Pain in the legs turns out to be a blessing for Bridgeville man
By Lynn R. Parks
Although he didn't think so at the time, Kyle Lucas was lucky that his legs started to hurt. Without that leg pain, which was caused by blockages in his blood vessels, he would not have been referred to vascular surgeon Farouk Marzouk. And without Dr. Marzouk, the aortic aneurysm that was growing in his belly and that was unrelated to his leg pain could have gone undetected until it ruptured. Only 10 percent of the people who have such ruptures survive them.
"I sure am glad," said Lucas, a 72-year-old retired welder who lives near Bridgeville. "If that aneurysm would have burst, I'd have been a goner. I'd say that Dr. Marzouk saved my life."
Marzouk is the new director of vascular surgery at Nanticoke Memorial Hospital in Seaford. (The body's vascular system is its arteries and veins.) He came to the hospital in September and brought with him the training necessary to do endovascular surgery, or minimally-invasive vascular surgery.
Instead of involving an incision from his breastbone to his pubic bone, Lucas' surgery meant just a small cut in his groin. "That traditional surgery is a huge surgery," Marzouk said. "You have a huge incision and you can get a lot of complications from that. It's painful to breathe, so you run the risk of pneumonia. You usually have a long stay in intensive care, part of a week to 10 days in the hospital."
The minimally-invasive surgery, on the other hand, means only a two- to three-day stay in the hospital, usually after one day in intensive care. "You get the same good results as with the traditional surgery, and the complications are way less," Marzouk said.
Since his arrival at Nanticoke, Marzouk has done three endovascular procedures to remove aortic aneurysms. While none has been an emergency situation, he said, all, including Lucas', were urgent.
Lucas first saw Marzouk in October. He had been under treatment for leg pain for about a year and the medicine he was taking wasn't working.
Marzouk prescribed an x-ray of Lucas' vascular system to look for blockages in the arteries that lead to the legs. When he looked at the pictures of Lucas' veins and arteries, he saw a few blockages. He also saw the aneurysm.

_Provided data:_
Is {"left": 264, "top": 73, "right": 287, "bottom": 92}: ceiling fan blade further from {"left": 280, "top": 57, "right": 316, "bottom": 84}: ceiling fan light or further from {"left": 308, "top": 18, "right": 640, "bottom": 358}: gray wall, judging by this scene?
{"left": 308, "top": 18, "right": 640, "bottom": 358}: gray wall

_Your tasks:_
• A. Answer these questions using the article about Kyle Lucas's leg pain and aneurysm:
(i) How old is Lucas, and what work did he retire from?
(ii) In what month did Marzouk come to Nanticoke Memorial Hospital?
(iii) How long is the hospital stay after the minimally invasive surgery?
• B. Continue the article about Kyle Lucas's leg pain and aneurysm, picking up right after its last sentence.
The data that comes after the article is separate material.

_Answers to the exercise:_
• A.
(i) He is 72 years old and a retired welder.
(ii) He came in September.
(iii) The stay is two to three days, usually after one day in intensive care.

• B.
"An aneurysm is like a balloon in the aorta," Marzouk said. "It expands over the years. When we find one, we usually watch it until it gets to be 5 centimeters, then take it out because of the danger of rupture."
When Marzouk found Lucas' aneurysm, it was already 8.5 centimeters (3.3 inches). Surgery was scheduled for the next day. The aneurysm was located in Lucas' abdominal aorta. It was beneath his kidney and just above the point at which the abdominal aorta splits into two branches to supply blood to the legs.
During the surgery, Marzouk used a catheter and wires to push a stent, shaped like an upside-down Y, through an incision in Lucas' groin to the spot of the aneurysm. The catheter was about the width of the point on a pen; the stent, made of specialized fabric and springy steel, was compressed to also be that size.
When it was in place, the stent expanded to match the width of the abdominal aorta and the two branches. The leg of the Y matched up with the main aorta; each of its branches matched up with a leg aorta.
Marzouk positioned the leg of Lucas' new stent so that it passed right through the aneurysm. Now, blood flows through the stent instead of through the aneurysm, taking pressure off the walls of the aneurysm and eliminating the risk of a rupture. The remains of the aneurysm will be slowly absorbed by the body with no side effects, Marzouk said.
During the surgery, Marzouk also removed the blockages that were causing Lucas' leg pain. The surgery lasted about four hours, he said; surgery just to remove an aneurysm would last about two and a half hours.
Lucas spent two days in intensive care. He left the hospital four days after his surgery.
"I feel real good, excellent," Lucas said. "Especially considering how I felt before. My legs were getting worse and worse." Marzouk said that endovascular technology was developed in the late 1990s. He studied it as a resident at the New York Medical College in Westchester, N.Y., and during a fellowship in vascular surgery at Staten Island University Hospital in New York City.
"It's truly an amazing technology," he said. "You really can do a lot with catheters. I predict that 10 years from now, we will do everything with a little hole, a catheter and some wire."